- [EXERCISE BRIEF] All of the records that follow need to be copied word for word, without the pictures.

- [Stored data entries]
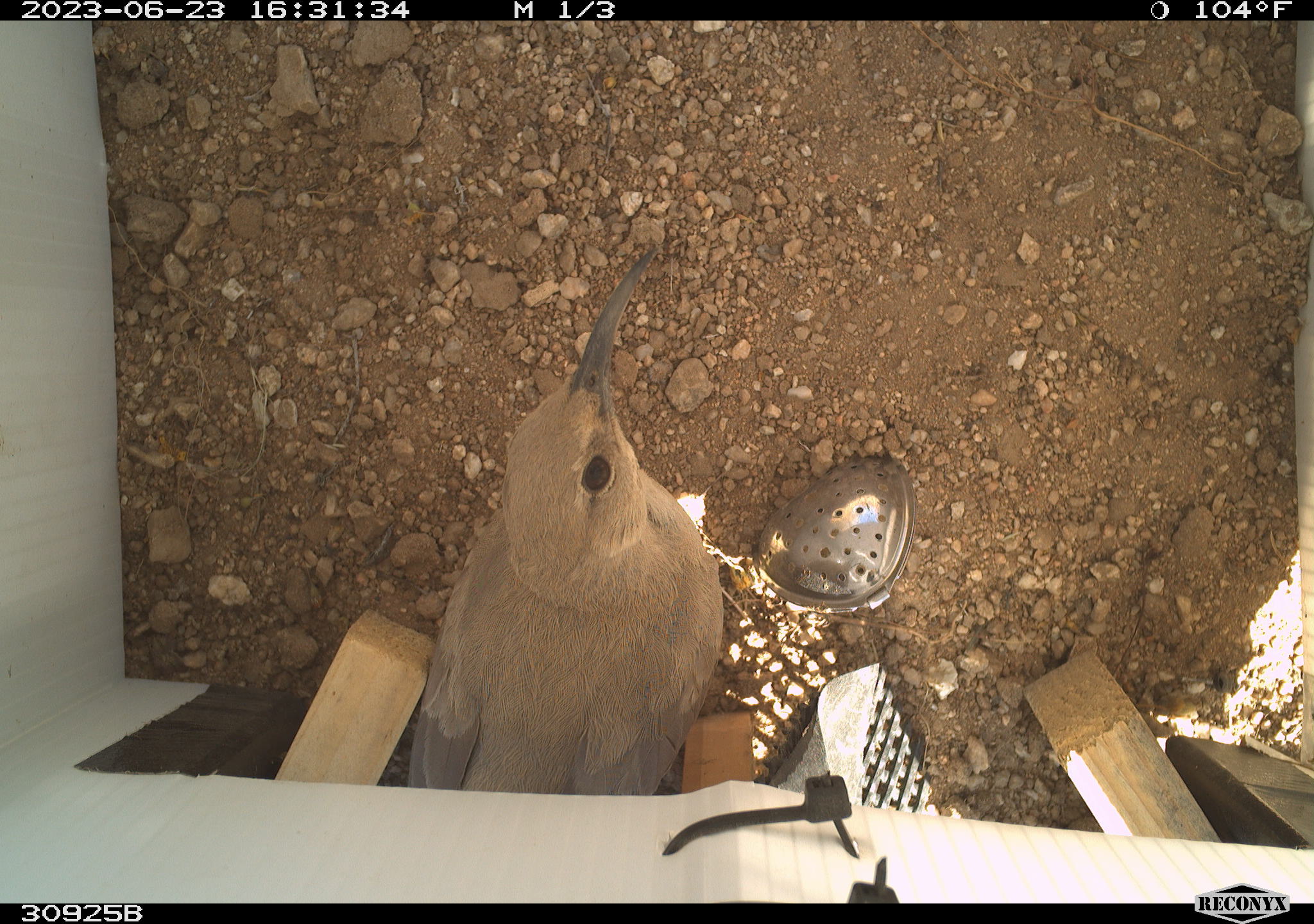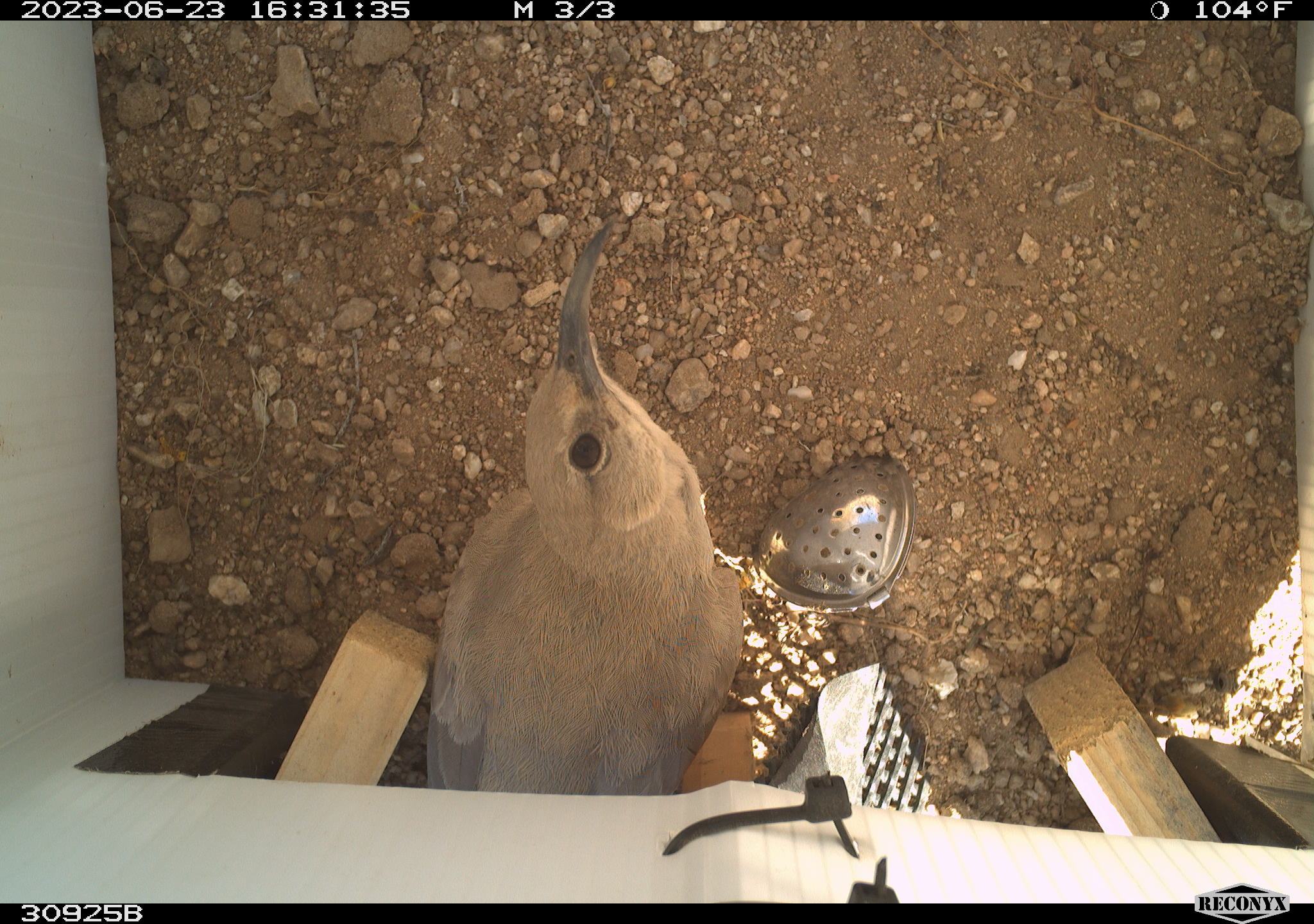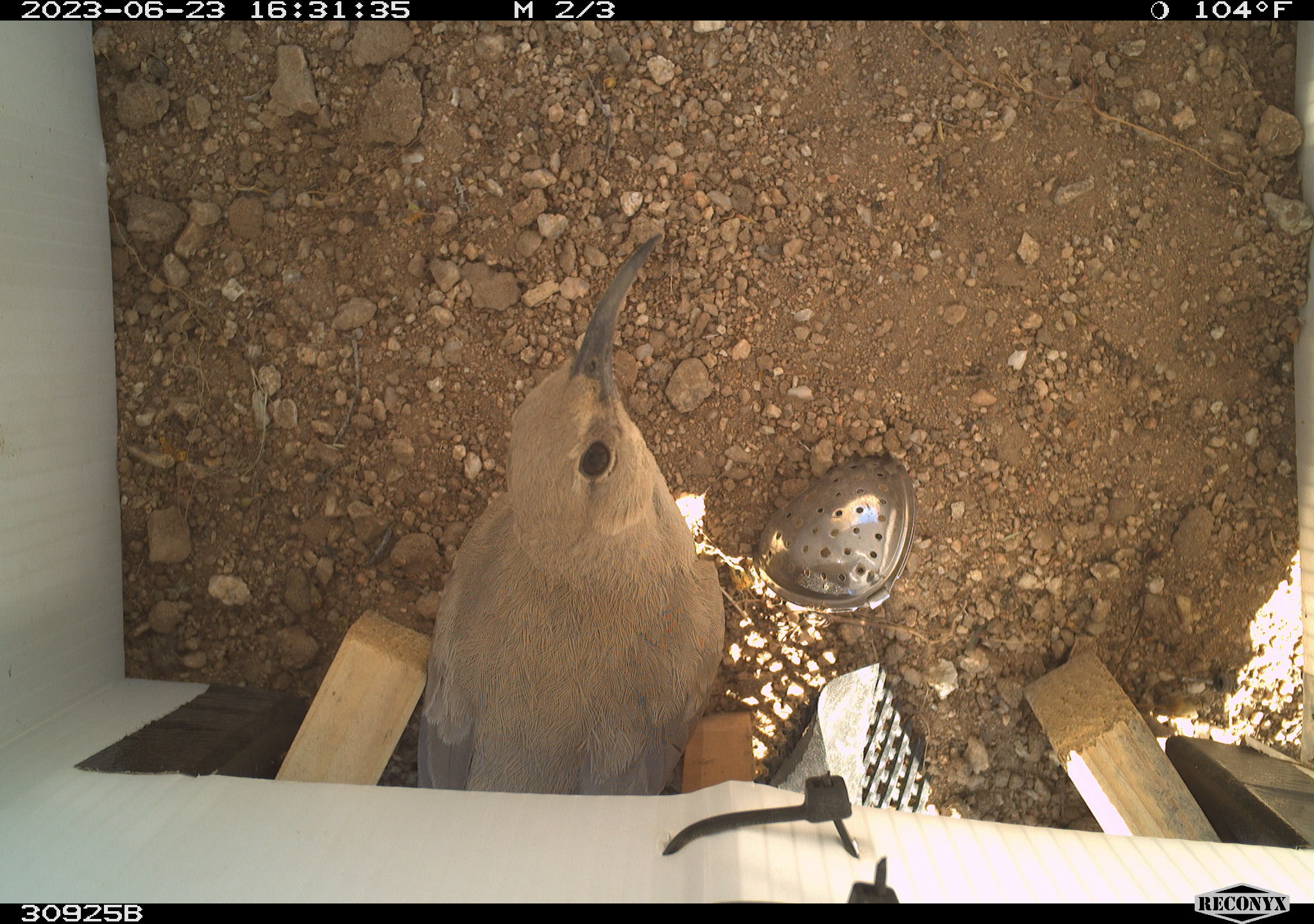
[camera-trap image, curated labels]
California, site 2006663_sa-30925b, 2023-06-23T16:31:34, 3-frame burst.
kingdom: Animalia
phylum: Chordata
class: Aves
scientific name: Aves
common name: bird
Bird (Aves).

- [YOUR RESPONSE]
[camera-trap image, curated labels]
California, site 2006663_sa-30925b, 2023-06-23T16:31:34, 3-frame burst.
kingdom: Animalia
phylum: Chordata
class: Aves
scientific name: Aves
common name: bird
Bird (Aves).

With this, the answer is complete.